#### EXERCISE TASK
Answer these questions from the garden text below:
1. What two plants did the bougainvillea bed start with?
2. Why did the Albany Woolly Bush spend time in the raised garden?
3. What was the pea straw bed placed on top of?

#### PAGE
◆ ◆ ◆ ◆ ◆ ◆ ◆

As I’ve harvested the herbs, the leeks have been slowly growing and are now swamped by silverbeet and calendula. I’ve slipped asparagus and a wormwood cutting under the leafy forest, and planted broad beans where the peas were. They started to go curly, but seem to have come good after the worm castings were added.
The bougainvillea bed started with a lavender and a rue plant. Then my housemates planted a pile of snapdragon and dianthus seedlings, and hundreds of self-sown lettuce and parsley seedlings popped up. I left them and ate them over the winter months, first as mesclun to thin them and then leaf by leaf. I sowed coriander seed, saved from plants that bolted, a few broad beans and radishes in the gaps. It’s now a riot of herbs, greens and flowers.
The Albany Woolly Bush spent some time up in this raised garden to keep it safe from the resident joey who considered it a delicacy. She’s moved to bigger pastures, so the Woolly Bush is safe once again at ground level.
Another raised bed I threw together was made of pea straw. It was really easy to build! I put it on top of cardboard and filled it with bought soil mix. You can see the pallet chookhouse in the background here. This bed has been growing a crop of carrots, silverbeet, parsley, beetroot and turnips over winter. The bales are decomposing nicely with the rain. I’ll use them to mulch the potatoes. I didn’t want a permanent structure here because I haven’t decided on the layout yet.
Growing in raised beds means plant roots don’t get waterlogged when my yard gets soggy in heavy winter rains, and keeps greens up out of reach of the guinea pigs (now living rogue in my shed), rabbit and errant Silkie chickens. The big chickens will hop up into anything! Formerly lush dandelion plants that I was encouraging for bitter greens in my vegie bed have been mown down by the guinea pigs, but at least they are keeping the lawn short. I haven’t had to mow the back yard this winter. I just need to keep designing the yard so they mow where I want them to mow!

◆ ◆ ◆ ◆ ◆ ◆ ◆

#### PROVIDED DATA
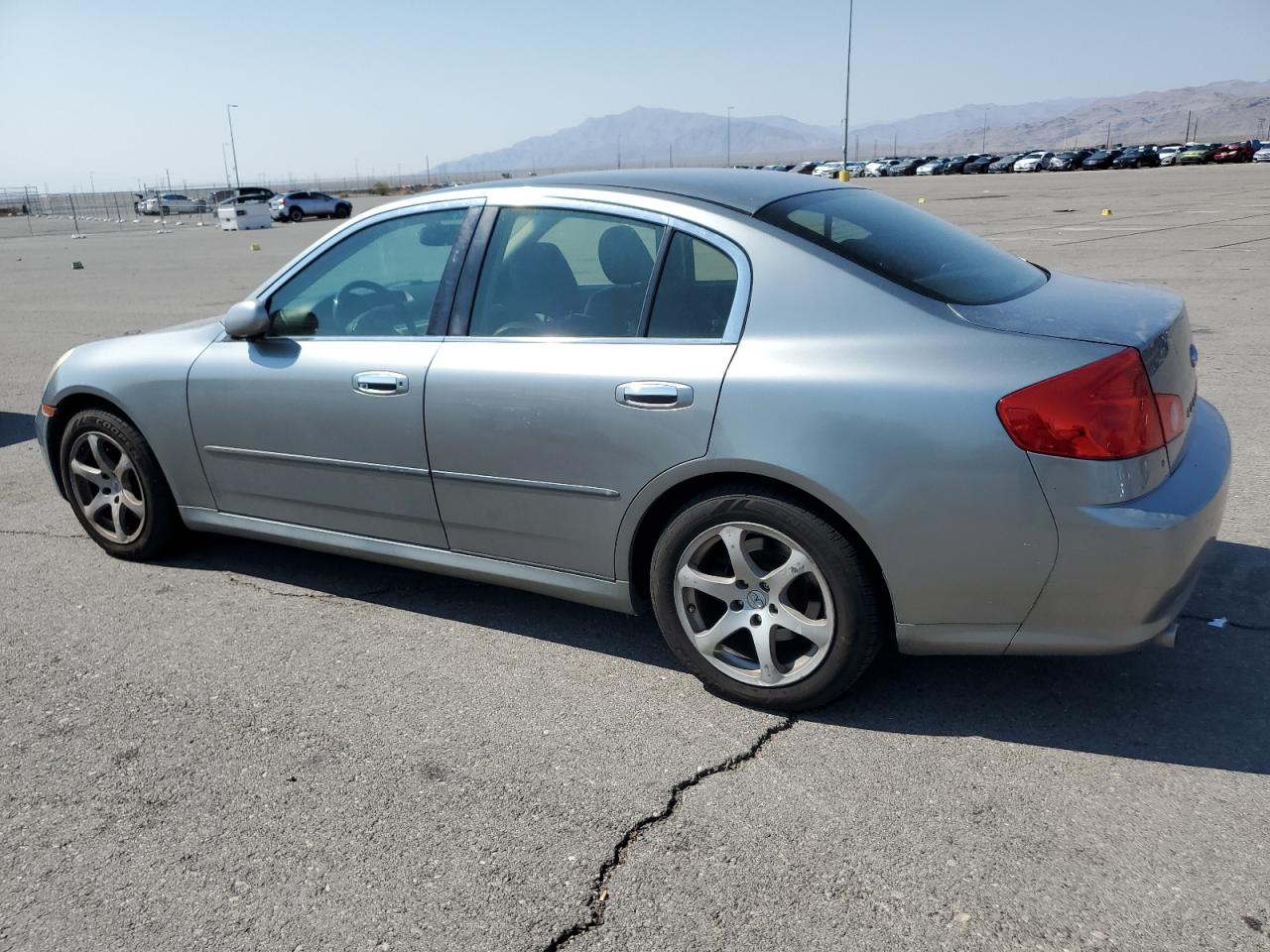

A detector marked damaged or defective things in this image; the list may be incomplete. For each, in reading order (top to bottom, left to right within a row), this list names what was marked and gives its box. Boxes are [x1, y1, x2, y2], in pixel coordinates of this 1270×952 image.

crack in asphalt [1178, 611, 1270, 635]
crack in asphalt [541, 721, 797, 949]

◆ ◆ ◆ ◆ ◆ ◆ ◆

#### EXERCISE OUTPUT
1. A lavender and a rue plant.
2. To keep it safe from the resident joey, which considered it a delicacy.
3. Cardboard.